- Born: 16 June 1903
- Died: 21 October 1978 (aged 75)
- Known for: Fraser's dolphin, Fraser Point
- Awards: Fellow of the Royal Society
- Scientific career
- Institutions: British Museum of Natural History

= Francis Charles Fraser =

Scottish zoologist (1903–1978)

Francis Charles Fraser (16 June 1903 – 21 October 1978) was a Scottish zoologist, one of the world's leading authorities on cetacea (whales and dolphins). He worked at the British Museum (Natural History) from 1933 to 1969.

==Life==

He was born at Dingwall, Ross-shire, the son of James Fraser, master saddler and blacksmith, and Barbara Anne Macdonald. He was educated at Dingwall Academy and the University of Glasgow.

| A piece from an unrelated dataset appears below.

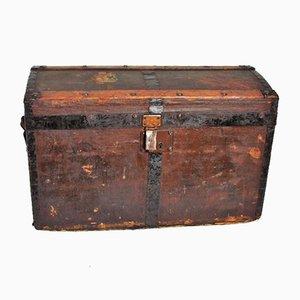 Antique Trunk, 19th Century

Following a brief period as demonstrator in the department of geology at the University of Glasgow, Fraser worked from 1925-33 as a zoologist for the British government's Discovery Committee, investigating whale stocks around the Falkland Islands.

In 1933 Fraser started as assistant keeper in the department of zoology at the British Museum (Natural History), soon specialising in whale research. He was responsible for the 1938 installation of the blue whale model in the museum's whale hall. With the exception of a period during the Second World War working for the Admiralty, he continued to work on whales for the entirety of his career at the museum, continuing his research after retirement in 1969, with work on whale strandings on the British coast and notable research on the hearing of marine mammals. He served as Keeper of Zoology between 1957 and 1964 and was made CBE in 1962 and a Fellow of the Royal Society in 1966. He was awarded the Polar Medal in 1942.

Fraser's dolphin and Fraser Point are named in his honour.